Biography
Bruno Malphettes is Business Development Director at Fives, in charge of bringing innovative hot end solutions to glassmakers across multiple segments and geographies. He has been with Fives since 2018, when he joined as a glass furnace expert to participate in the development, design and implementation of innovative glass melting projects.
He obtained his degree in Materials Science and Engineering at the Ecole des Mines in France, where he discovered a passion for glass.
Prior to Fives, Bruno started his career as Melting Operations Manager for the Saint-Gobain – Corning joint-venture Eurokera. From this point, he assumed several technical and commercial roles in the Saint-Gobain group over 15 years, in the fields of solar glass, furnace refractory, glass furnace design and glass melting problems troubleshooting.
Presentation
After several years investigating multiple paths towards decarbonation, the opinion of glass technologists, investors and customers across the industry seem to converge on two conclusions, fueled by pragmatism, geopolitics and research: there is a growing desire to get rid of fossil fuels in glass melting and conditioning, and direct electrification is most obvious and the least painful path to decarbonization.
Questions however remain wide open: what is the precise pathway, what are the practical steps to take to electrify and when to implement them?
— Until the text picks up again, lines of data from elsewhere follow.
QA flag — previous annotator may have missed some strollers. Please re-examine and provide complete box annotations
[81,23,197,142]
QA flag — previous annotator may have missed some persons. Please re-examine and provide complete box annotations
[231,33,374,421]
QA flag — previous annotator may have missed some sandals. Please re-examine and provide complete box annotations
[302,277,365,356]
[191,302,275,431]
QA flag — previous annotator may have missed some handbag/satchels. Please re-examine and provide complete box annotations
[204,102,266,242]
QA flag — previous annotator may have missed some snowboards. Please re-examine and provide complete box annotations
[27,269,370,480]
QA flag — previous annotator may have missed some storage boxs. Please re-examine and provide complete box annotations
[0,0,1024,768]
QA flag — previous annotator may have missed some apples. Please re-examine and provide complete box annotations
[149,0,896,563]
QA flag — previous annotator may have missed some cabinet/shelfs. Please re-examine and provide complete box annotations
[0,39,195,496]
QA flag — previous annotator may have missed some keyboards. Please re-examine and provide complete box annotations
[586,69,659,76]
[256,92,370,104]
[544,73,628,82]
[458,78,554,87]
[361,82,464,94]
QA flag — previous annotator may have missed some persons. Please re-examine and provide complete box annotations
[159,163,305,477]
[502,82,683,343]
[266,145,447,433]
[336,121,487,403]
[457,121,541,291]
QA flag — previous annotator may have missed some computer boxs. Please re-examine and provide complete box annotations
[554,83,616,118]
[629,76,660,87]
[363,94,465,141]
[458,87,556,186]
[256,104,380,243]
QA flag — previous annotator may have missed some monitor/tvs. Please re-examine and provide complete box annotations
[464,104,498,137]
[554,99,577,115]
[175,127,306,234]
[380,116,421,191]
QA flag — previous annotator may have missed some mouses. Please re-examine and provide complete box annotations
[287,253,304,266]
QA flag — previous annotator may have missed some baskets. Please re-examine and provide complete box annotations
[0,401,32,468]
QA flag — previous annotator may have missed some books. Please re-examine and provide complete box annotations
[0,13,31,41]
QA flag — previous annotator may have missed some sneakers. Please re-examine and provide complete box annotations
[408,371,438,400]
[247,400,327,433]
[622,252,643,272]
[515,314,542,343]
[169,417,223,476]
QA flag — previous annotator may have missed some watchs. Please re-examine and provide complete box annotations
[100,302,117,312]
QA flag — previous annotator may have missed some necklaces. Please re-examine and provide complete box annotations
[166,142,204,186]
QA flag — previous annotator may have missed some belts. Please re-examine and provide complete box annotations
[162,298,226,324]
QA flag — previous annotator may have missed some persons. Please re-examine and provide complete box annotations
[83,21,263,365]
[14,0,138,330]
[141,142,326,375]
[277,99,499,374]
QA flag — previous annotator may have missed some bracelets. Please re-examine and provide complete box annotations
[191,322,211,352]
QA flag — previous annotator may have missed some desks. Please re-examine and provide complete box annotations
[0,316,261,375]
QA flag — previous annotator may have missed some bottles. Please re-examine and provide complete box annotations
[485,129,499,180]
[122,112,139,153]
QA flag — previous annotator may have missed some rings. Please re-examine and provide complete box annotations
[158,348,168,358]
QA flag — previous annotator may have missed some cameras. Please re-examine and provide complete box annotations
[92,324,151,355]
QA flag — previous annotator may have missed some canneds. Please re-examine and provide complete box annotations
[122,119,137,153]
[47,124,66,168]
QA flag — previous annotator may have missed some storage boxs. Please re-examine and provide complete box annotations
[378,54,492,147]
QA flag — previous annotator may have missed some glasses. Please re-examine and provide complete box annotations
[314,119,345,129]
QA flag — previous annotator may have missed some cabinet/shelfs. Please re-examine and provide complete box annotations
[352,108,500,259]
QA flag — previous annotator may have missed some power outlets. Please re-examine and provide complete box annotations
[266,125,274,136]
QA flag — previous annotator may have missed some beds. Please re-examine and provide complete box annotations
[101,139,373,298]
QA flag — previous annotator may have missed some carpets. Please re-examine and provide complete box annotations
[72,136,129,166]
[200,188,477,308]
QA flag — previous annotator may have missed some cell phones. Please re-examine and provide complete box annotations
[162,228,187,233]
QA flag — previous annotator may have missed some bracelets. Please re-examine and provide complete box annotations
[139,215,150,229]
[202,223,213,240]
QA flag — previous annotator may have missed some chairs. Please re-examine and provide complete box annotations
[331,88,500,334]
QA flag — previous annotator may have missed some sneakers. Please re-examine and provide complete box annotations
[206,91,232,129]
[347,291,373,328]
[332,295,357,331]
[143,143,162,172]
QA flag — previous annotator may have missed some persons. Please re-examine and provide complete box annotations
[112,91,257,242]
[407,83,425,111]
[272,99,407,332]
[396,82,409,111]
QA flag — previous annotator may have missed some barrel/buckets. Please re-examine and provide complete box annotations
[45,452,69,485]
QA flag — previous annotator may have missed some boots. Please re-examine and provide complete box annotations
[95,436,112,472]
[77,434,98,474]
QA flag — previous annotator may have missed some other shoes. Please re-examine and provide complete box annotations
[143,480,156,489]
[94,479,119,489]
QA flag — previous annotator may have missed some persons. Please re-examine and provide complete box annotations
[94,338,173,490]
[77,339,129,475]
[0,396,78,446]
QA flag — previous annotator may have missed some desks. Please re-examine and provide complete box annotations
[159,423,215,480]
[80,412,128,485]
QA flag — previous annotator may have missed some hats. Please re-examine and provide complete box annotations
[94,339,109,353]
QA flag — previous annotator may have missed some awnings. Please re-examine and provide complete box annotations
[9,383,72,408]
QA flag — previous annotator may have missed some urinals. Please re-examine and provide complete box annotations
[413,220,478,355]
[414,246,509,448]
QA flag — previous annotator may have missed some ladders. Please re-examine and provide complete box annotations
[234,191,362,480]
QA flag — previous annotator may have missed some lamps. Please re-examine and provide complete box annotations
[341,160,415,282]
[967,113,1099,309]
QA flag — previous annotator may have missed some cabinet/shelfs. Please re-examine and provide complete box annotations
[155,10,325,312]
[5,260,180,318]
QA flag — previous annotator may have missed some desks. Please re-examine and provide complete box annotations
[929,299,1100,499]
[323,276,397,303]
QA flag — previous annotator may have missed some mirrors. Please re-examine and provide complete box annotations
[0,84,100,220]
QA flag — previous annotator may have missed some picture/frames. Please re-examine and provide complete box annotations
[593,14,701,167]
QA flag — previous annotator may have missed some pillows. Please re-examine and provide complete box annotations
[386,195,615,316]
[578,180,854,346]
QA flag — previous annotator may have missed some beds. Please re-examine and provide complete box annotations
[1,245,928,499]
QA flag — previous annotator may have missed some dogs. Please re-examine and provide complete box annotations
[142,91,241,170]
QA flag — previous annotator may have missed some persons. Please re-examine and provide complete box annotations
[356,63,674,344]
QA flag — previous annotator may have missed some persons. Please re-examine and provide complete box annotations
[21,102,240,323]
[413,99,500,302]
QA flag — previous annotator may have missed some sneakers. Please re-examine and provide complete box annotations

Our certainty is that optimal answers exist for each plant, each rebuild and each investment, whatever the pressure of CAPEX, OPEX or schedule; the challenge is to remain flexible, with the right mix of creativity and rigor.
This paper will explore four different ways that have effectively been followed to combine significant electrification with efficiency and realistic business case. These different ways are not meant to be generalized but to illustrate the diversity of solutions as well as the key importance of innovating designs, serious modeling and forward-thinking implementation.
In the first two examples, we will describe two projects of partial electrification of a regenerative furnace in a highly constrained capex pressure – one of them for a Sisecam furnace. We will explain in both cases how we found the good compromise between ideal design and cost of implementation, and the actual results obtained.
In the next two examples, we will show how radical changes such as regenerative to recuperative and oxygas to all-electric have been found as the lowest total cost of ownership in specific contexts.
Across all four examples, we will also insist on the side benefits of technological upgrades that still can be factored to facilitate positive and de-risked decisions that make the industry evolve gradually in a radical and no-return direction.